Register the server once:

```bash
claude mcp add citesentry \
  -e CITESENTRY_MAILTO=you@example.com \
  -- uvx --from citesentry citesentry-mcp
```

Then in any Claude Code session, ask naturally:

> "Use citesentry to verify this reference: Vaswani et al. (2017). Attention is all you need. NeurIPS."

> "Check whether all the references in refs.bib are real."

> "Is https://arxiv.org/abs/1706.03762 still live?"

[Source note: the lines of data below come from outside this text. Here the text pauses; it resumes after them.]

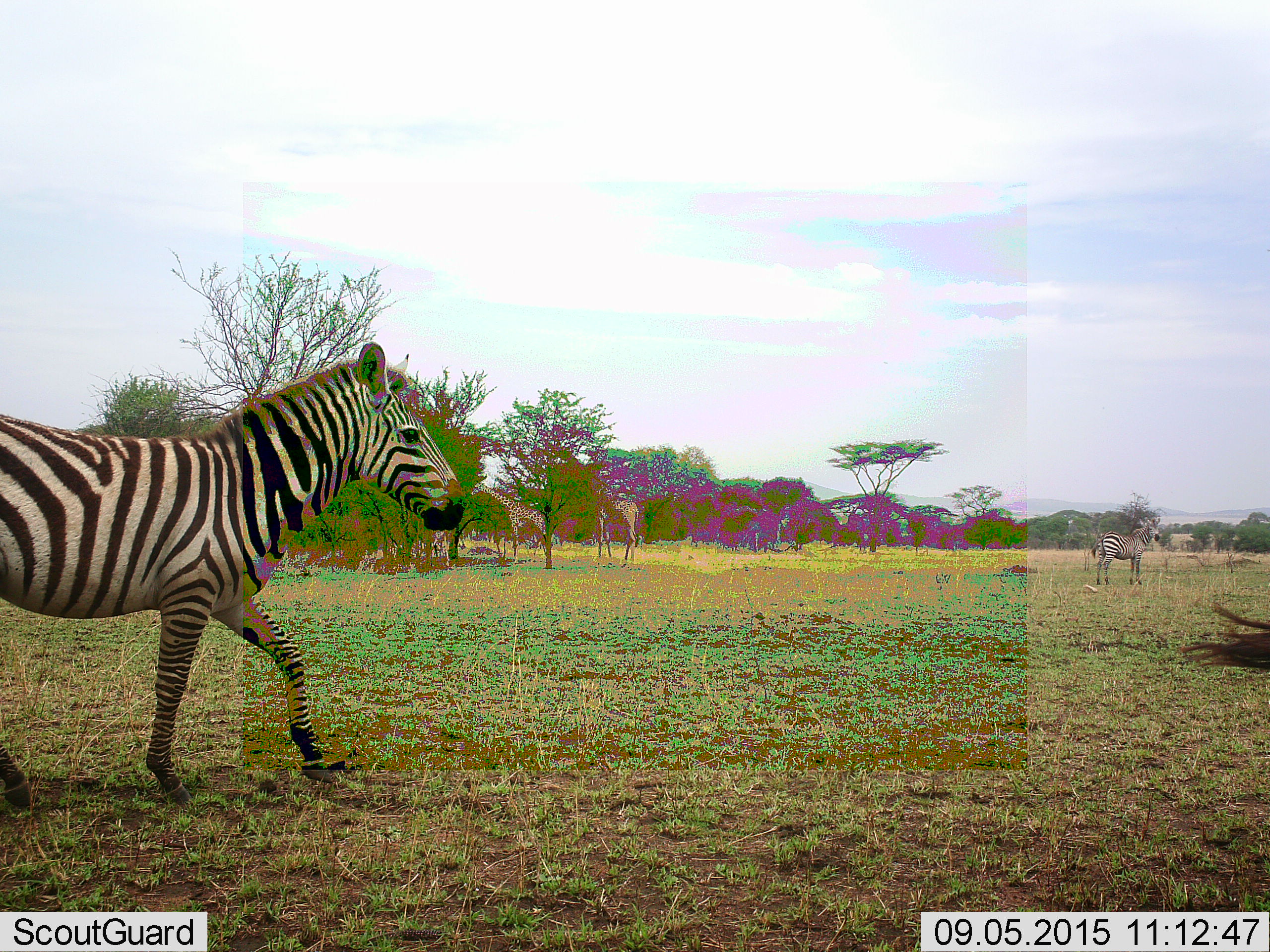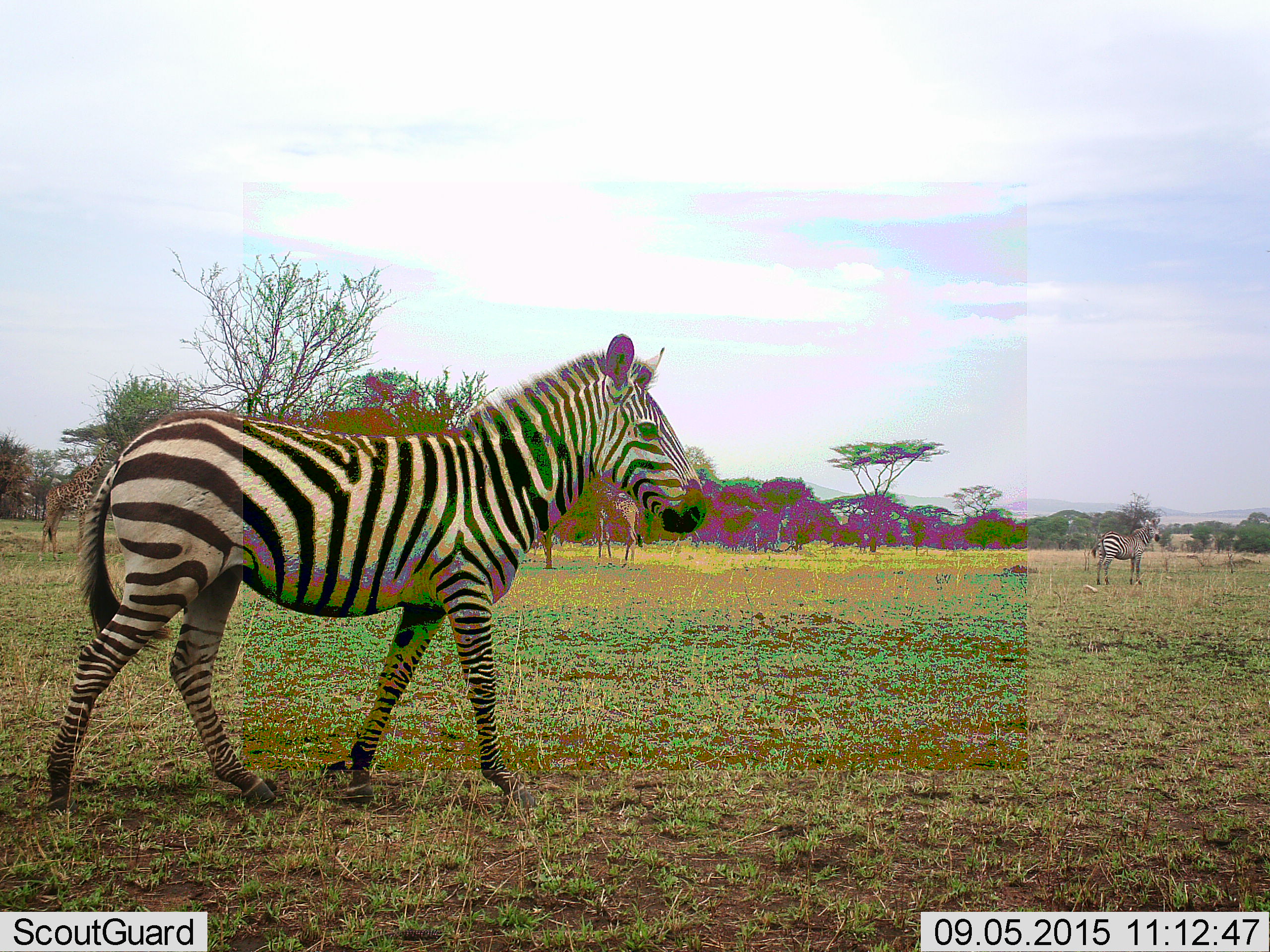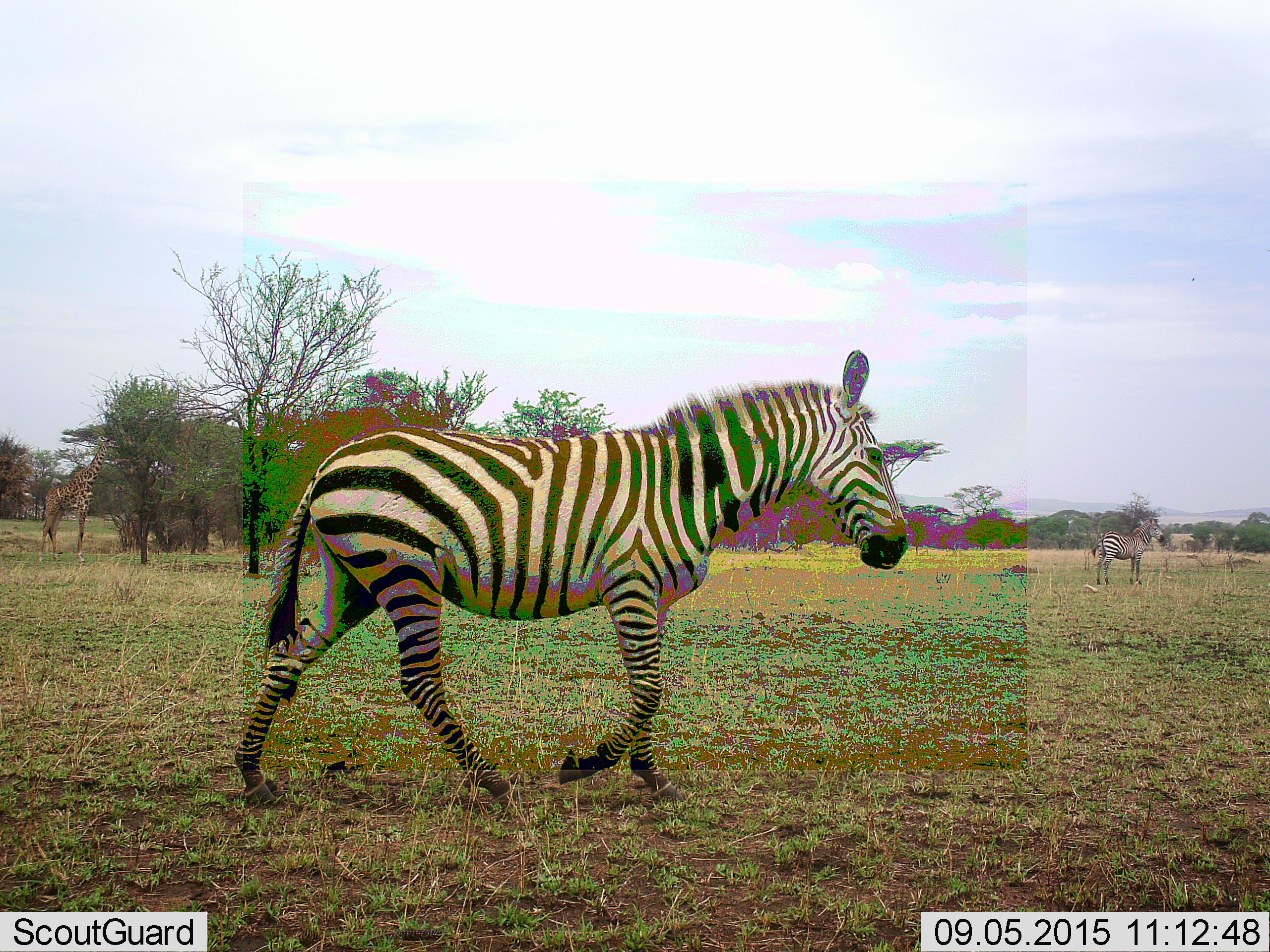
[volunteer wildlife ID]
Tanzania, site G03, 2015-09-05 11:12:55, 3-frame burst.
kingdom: Animalia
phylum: Chordata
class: Mammalia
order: Artiodactyla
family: Giraffidae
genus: Giraffa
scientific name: Giraffa camelopardalis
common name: giraffe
Giraffe (Giraffa camelopardalis), count 3. Behavior (volunteer vote fractions): standing 67%, resting 0%, moving 6%, interacting 0%. Young present (vote fraction): 0%. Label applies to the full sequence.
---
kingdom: Animalia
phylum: Chordata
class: Mammalia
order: Perissodactyla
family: Equidae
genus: Equus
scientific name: Equus quagga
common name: plains zebra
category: zebra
Zebra (plains zebra) (Equus quagga), count 2. Behavior (volunteer vote fractions): standing 79%, resting 0%, moving 74%, interacting 0%. Young present (vote fraction): 0%. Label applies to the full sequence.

### Any MCP-compatible agent (Python example)

```python
import asyncio
from mcp import ClientSession, StdioServerParameters
from mcp.client.stdio import stdio_client

server = StdioServerParameters(
    command="uvx",
    args=["--from", "citesentry", "citesentry-mcp"],
    env={"CITESENTRY_MAILTO": "you@example.com"},
)

async def main():
    async with stdio_client(server) as (read, write):
        async with ClientSession(read, write) as session:
            await session.initialize()

            result = await session.call_tool(
                "verify_reference",
                {"reference": "Vaswani et al. (2017). Attention is all you need. NeurIPS."},
            )
            print(result.content[0].text)

asyncio.run(main())
```

## Environment variables

| Variable | Default | Description |
|---|---|---|
| `CITESENTRY_MAILTO` | `citesentry@example.com` | Polite email for OpenAlex/Crossref API |
| `DEEPSEEK_API_KEY` | — | Required for relevance checks in CLI |
| `DEEPSEEK_BASE_URL` | `https://api.deepseek.com/v1` | OpenAI-compatible endpoint |
| `DEEPSEEK_MODEL` | `deepseek-chat` | Model for relevance judgments |

## Supported input formats

- BibTeX (`.bib`) — via bibtexparser
- RIS (`.ris`) — via rispy; covers Zotero, Mendeley, EndNote, Web of Science
- CSL JSON (`.json`) — Zotero exports
- PubMed NBIB (`.nbib`)
- DOI list (`.txt` with one DOI per line)
- Plaintext reference sections — IEEE, APA, Vancouver, MLA, Chicago; auto-detected
- PDF (`.pdf`) — extracts reference section text via pdfminer.six

## Caching

Results are cached in a SQLite database (`~/.cache/citesentry/cache.db`). Pass `--no-cache` to bypass.